▶ WHAT THE TASK ASKS
Quote precisely the final stretch of the listing: start at the line containing "site 1700, 2010-03-03" and stop after the last line.

▶ DATA BLOCK
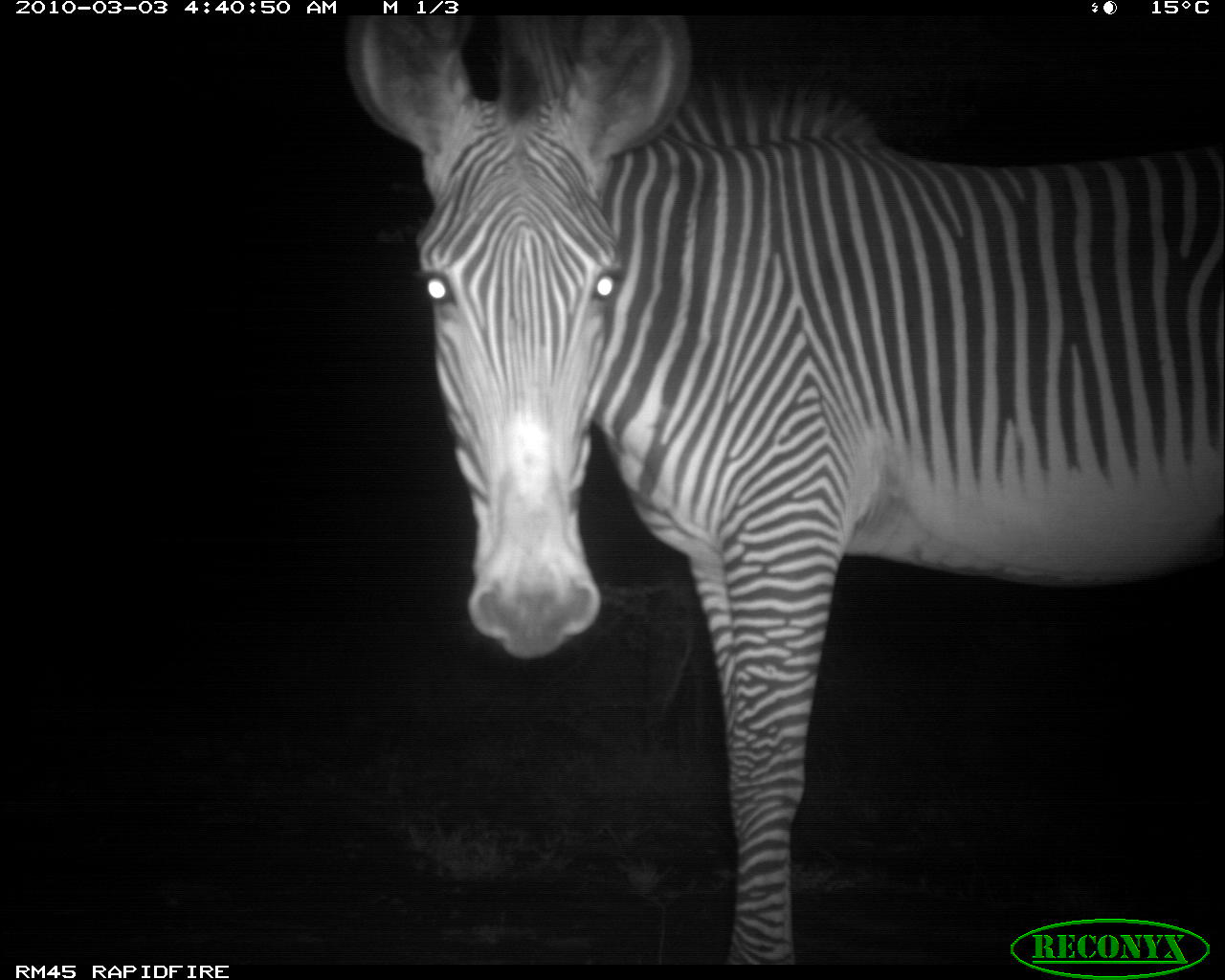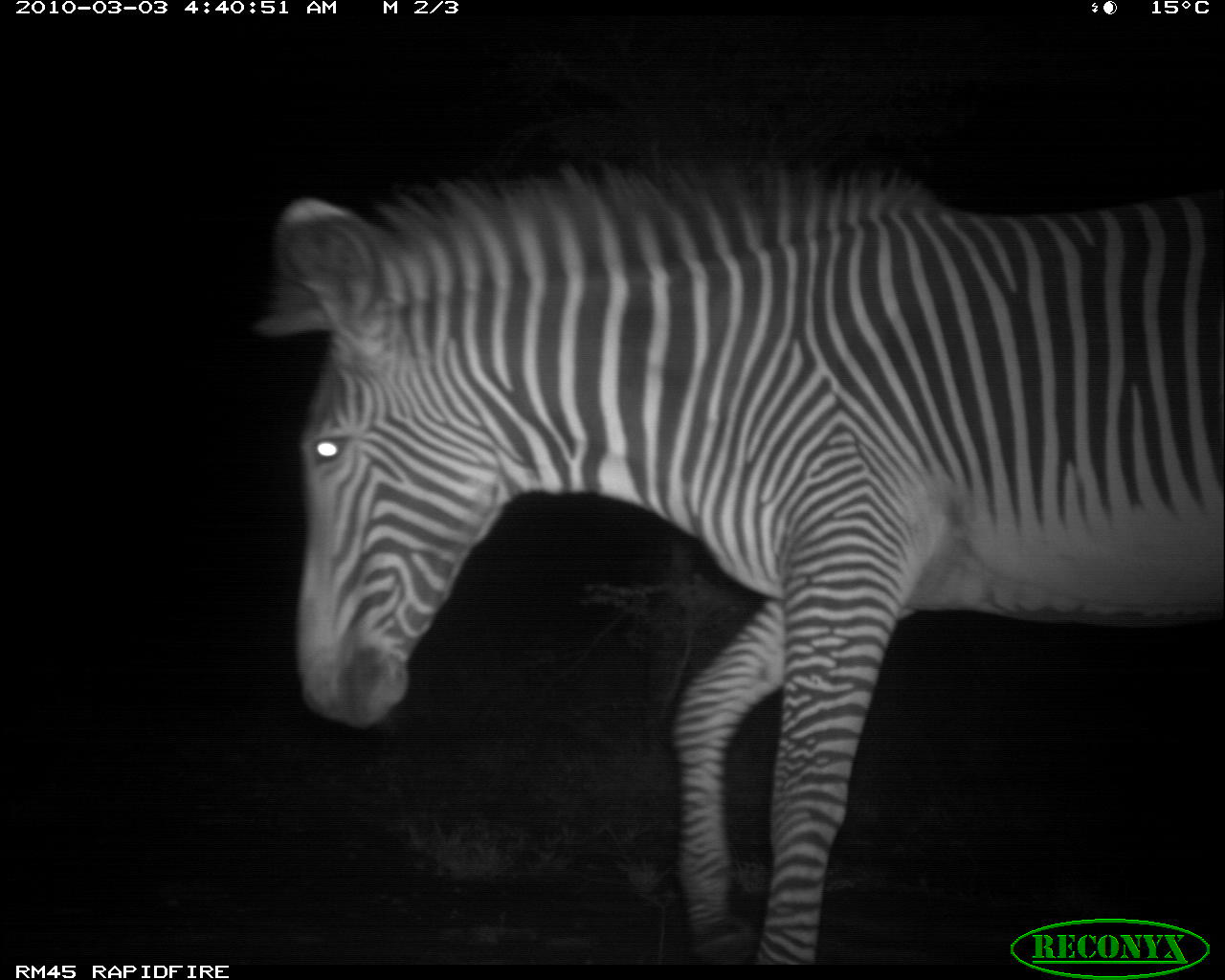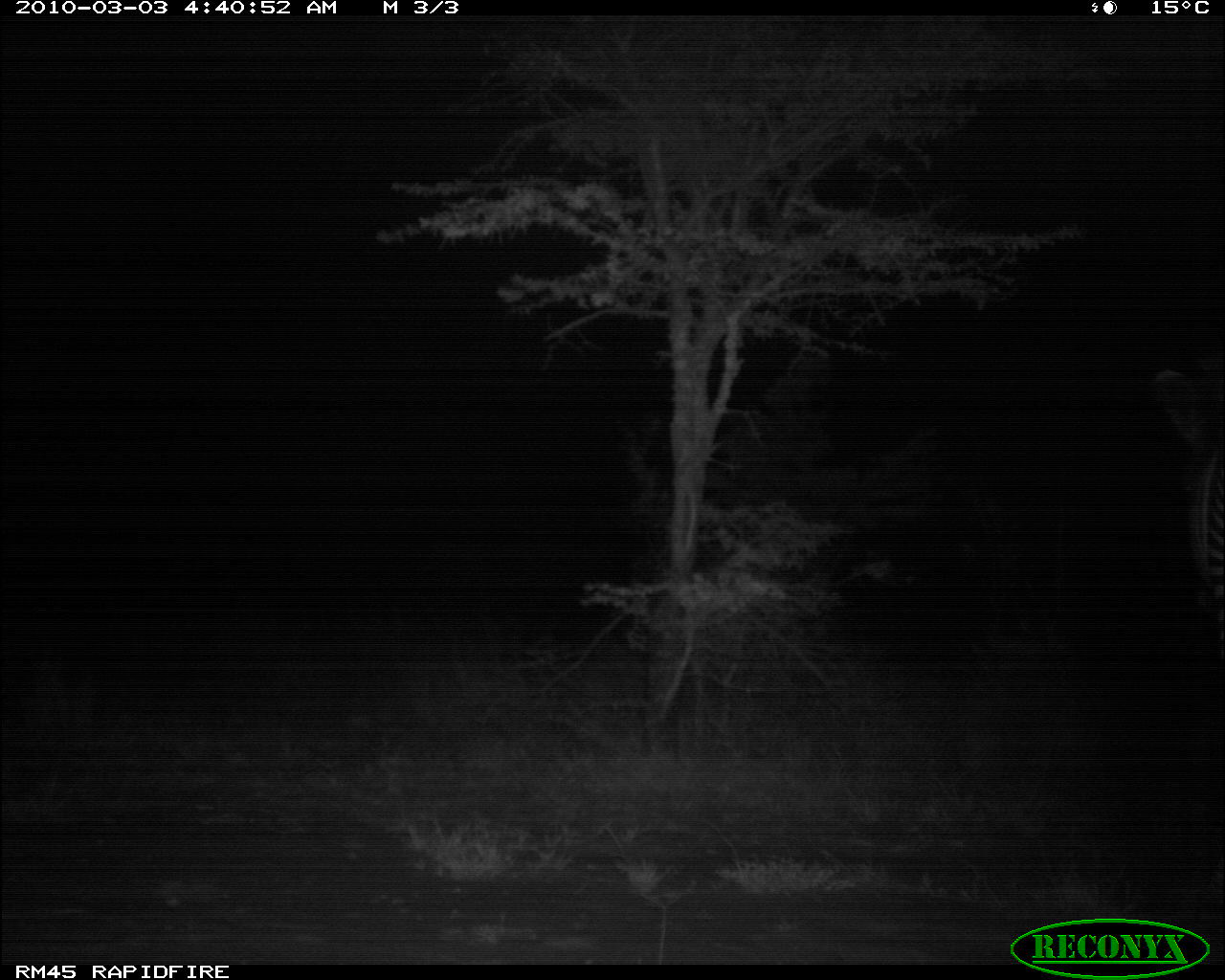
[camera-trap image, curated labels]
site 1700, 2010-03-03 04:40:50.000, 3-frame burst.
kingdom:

▶ WRITTEN REPLY
site 1700, 2010-03-03 04:40:50.000, 3-frame burst.
kingdom:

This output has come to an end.